Go through the material and copy each line in which the word "则应用条件格式" shows up.
START TASK DATA
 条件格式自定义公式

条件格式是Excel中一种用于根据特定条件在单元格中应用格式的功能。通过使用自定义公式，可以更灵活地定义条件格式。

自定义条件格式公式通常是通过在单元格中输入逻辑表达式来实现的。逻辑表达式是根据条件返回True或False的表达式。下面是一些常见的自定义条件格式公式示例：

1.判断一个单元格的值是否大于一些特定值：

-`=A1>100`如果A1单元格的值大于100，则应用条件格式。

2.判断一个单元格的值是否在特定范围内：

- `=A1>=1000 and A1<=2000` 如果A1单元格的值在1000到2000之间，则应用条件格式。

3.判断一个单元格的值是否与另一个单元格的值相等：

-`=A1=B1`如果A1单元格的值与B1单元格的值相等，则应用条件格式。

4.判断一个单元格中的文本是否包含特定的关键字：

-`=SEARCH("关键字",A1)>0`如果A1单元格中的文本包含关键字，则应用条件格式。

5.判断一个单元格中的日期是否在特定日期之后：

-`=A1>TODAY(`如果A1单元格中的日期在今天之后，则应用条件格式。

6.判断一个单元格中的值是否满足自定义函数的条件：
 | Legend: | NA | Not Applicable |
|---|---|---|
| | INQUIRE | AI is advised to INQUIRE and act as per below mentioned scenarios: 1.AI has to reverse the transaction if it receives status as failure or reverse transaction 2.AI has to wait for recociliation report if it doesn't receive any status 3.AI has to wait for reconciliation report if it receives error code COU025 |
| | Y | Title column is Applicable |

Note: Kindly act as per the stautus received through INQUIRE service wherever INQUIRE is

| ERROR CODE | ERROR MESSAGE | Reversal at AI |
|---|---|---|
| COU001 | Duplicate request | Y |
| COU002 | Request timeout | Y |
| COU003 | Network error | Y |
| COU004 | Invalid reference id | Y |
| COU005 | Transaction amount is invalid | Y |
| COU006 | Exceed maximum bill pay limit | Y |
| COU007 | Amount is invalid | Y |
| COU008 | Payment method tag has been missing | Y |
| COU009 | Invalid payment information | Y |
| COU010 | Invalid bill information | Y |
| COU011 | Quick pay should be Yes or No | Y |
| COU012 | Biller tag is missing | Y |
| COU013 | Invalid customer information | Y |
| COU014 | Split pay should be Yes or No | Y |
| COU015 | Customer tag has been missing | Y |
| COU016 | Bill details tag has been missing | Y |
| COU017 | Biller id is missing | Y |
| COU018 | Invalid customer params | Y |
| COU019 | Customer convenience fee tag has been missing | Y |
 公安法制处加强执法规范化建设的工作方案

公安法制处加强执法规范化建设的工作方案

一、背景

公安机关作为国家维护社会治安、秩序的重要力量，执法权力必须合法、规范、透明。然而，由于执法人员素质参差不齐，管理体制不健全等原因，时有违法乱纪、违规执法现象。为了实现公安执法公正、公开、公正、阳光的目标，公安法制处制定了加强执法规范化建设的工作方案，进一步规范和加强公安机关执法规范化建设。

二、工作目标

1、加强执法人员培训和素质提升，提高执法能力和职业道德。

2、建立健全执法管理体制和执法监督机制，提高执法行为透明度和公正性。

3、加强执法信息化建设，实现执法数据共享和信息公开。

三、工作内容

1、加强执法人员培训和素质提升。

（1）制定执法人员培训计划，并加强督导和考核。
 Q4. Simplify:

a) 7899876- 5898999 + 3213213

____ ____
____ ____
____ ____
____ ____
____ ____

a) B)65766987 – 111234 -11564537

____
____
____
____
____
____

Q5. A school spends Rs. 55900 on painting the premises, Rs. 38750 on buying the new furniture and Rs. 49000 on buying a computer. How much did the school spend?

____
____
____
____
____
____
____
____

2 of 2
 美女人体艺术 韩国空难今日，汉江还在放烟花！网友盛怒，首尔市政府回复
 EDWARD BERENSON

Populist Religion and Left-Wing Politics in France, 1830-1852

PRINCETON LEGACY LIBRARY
END TASK DATA
* [TASK ANSWER]
-`=A1>100`如果A1单元格的值大于100，则应用条件格式。
- `=A1>=1000 and A1<=2000` 如果A1单元格的值在1000到2000之间，则应用条件格式。
-`=A1=B1`如果A1单元格的值与B1单元格的值相等，则应用条件格式。
-`=SEARCH("关键字",A1)>0`如果A1单元格中的文本包含关键字，则应用条件格式。
-`=A1>TODAY(`如果A1单元格中的日期在今天之后，则应用条件格式。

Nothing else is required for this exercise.